Start SUPPLIED PASSAGE

54
$\begingroup$

Have there been any studies of publication rates in Mathematics?

We are trying to construct a workload model for the Faculty of Science and Engineering at my institution. Part of this involves assigning a fixed number of "points" for each published paper. It seems that our colleagues in some of the sciences publish many more papers than we do in Mathematics, which leaves us asking for the number of points per paper to be far higher in Mathematics than elsewhere. But we need to be able to back up our impressions with facts.

What I would like to do is to get some idea of how many papers one might expect a research mathematician to publish over, say, a five-year period. I recognize that there are a lot of problems here with the words "expect" and "research mathematician", not to mention problems with counting a 100-page paper on the same footing as a 5-page paper, or a paper in a "top" journal on the same footing as a paper in a not-so-top journal; I want to stay away from all those subjective and opinion-based issues.

I would like to know whether there are any publically-available figures along the following lines: pick a university where faculty are expected to be engaged in research; find out how many publications each member of the Math Department has had over (say) a five-year period; publish the median, or some other measure of the distribution of the publication numbers (not the mean, which could be skewed by a small number of members publishing a large number of papers).

End SUPPLIED PASSAGE
Start EXTRACTED RECORDS

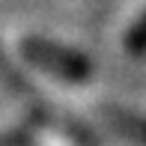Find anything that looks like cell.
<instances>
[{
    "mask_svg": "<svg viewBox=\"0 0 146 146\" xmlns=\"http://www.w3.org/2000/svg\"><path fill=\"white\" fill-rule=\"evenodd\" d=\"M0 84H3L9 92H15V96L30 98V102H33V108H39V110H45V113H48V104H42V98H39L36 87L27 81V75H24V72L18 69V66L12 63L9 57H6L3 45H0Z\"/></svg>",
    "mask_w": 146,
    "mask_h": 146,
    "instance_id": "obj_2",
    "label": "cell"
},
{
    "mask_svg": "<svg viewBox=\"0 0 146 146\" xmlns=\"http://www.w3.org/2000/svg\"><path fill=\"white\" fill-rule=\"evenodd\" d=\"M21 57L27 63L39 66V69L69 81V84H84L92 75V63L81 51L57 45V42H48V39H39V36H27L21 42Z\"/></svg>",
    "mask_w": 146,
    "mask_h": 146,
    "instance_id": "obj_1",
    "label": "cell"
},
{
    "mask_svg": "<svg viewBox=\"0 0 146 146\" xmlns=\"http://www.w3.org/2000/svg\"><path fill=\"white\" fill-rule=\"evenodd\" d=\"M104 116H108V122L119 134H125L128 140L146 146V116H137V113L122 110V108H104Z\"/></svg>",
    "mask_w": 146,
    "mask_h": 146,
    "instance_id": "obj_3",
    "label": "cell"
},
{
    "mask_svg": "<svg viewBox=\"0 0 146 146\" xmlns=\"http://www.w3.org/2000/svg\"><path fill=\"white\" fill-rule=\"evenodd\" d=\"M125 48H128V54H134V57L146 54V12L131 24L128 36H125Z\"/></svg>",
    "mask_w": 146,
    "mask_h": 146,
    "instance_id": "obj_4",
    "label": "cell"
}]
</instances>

End EXTRACTED RECORDS

PROBLEMS AND TASKS:
a) In the post on mathematics publication rates, which statistic does the writer ask not to be used, and for what reason?
b) Print the passage from the post on mathematics publication rates starting with "We are trying" and going on through "impressions with facts.".

EXERCISE ANSWERS:
a) The mean, because a small number of members publishing a large number of papers could skew it.

b)
We are trying to construct a workload model for the Faculty of Science and Engineering at my institution. Part of this involves assigning a fixed number of "points" for each published paper. It seems that our colleagues in some of the sciences publish many more papers than we do in Mathematics, which leaves us asking for the number of points per paper to be far higher in Mathematics than elsewhere. But we need to be able to back up our impressions with facts.